Overview of the 2019 Medicare Physician Fee Schedule (MPFS) Proposed Rule: Evaluation and Management Codes
Some of the biggest changes to the MPFS Proposed Rule deal with Evaluation and Management Codes. The last big change to Evaluation and Management codes occurred in January 2010 when CMS removed consult codes from the Medicare Claims Processing Manual.
CMS is currently focused on its initiative “Patients over Paperwork” that launched in October 2017. CMS believes these changes would increase the amount of time doctors and other clinicians spend with their patients by reducing the amount of Medicare paperwork.

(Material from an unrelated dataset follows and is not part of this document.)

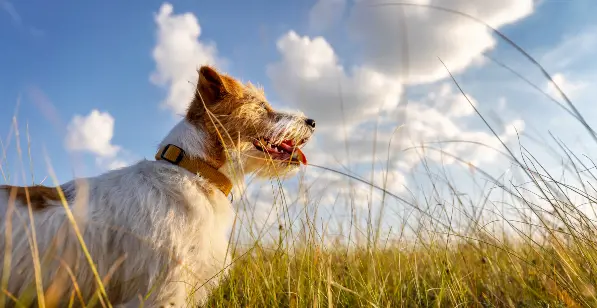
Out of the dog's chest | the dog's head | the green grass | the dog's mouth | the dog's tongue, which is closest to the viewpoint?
the green grass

CMS is proposing a new reimbursement methodology for new patient evaluation and management codes level 2-5 (99202-99205) and established patient evaluation and management codes level 2-5 (99212-99215). Beginning in 2019 these services would receive a single flat rate. Their rationale is to eliminate the need to audit against visit levels and reduce the documentation burden. This is not expected to change the documentation requirements for private payers, so back offices will be dealing with two sets of requirements, depending on insurer.
This change would standardize the payments for all new and established office visits. What providers could be looking at is a proposed new patient Level 2 – Level 5 code payment of $135 (national average for 2019) versus the range of current code payments from $76 - $211 (national average). Established patients will follow a similar format. (Note: This information was taken from Tables 19 and 20 from the CMS 2019 PFS Proposed Rule).
CMS believes that when a separately identifiable visit is furnished in conjunction with a 0-day global procedure, there are certain duplicative resource costs that are not accounted for by current coding and payment. They are proposing payment be reduced by 50% for the least expensive procedure or visit that the same physician (or a physician in the same group practice) furnishes on the same day as a separately identifiable E/M visit, currently identified on the claim by an appended modifier -25 (page 354 of the Proposed Rule).
In tandem with the reimbursement change CMS is proposing to allow practitioners to choose how they would like to document office/outpatient E/M visits instead of applying the current 1995 or 1997 E/M documentation guidelines. Proposed changes include:
- Allow providers to use time as the governing factor in selecting visit level and documenting the E/M visit, regardless of whether counseling or care coordination dominate the visit.
- Allow providers to focus their documentation on what has changed since the last visit or on pertinent items that have not changed, rather than re-documenting information, provided they review and update the previous information.
- Allow providers to review and verify certain information in the medical record that is entered by ancillary staff or the beneficiary, rather than re-entering it.
CMS noted that the distribution of E/M visits is not uniform across medical specialties and proposed several new G codes as E/M add on services. These include G codes for primary care services, specialty professionals, podiatrists and prolonged services. Specialists in areas such as endocrinology, rheumatology, hematology/oncology, urology, neurology, obstetrics/gynecology, allergy/immunology, otolaryngology, cardiology, or interventional pain management-centered care performing higher level, more complex visits would use GCG0X. But again this could cause confusion for coders based on the documentation requirements for different commercial payers.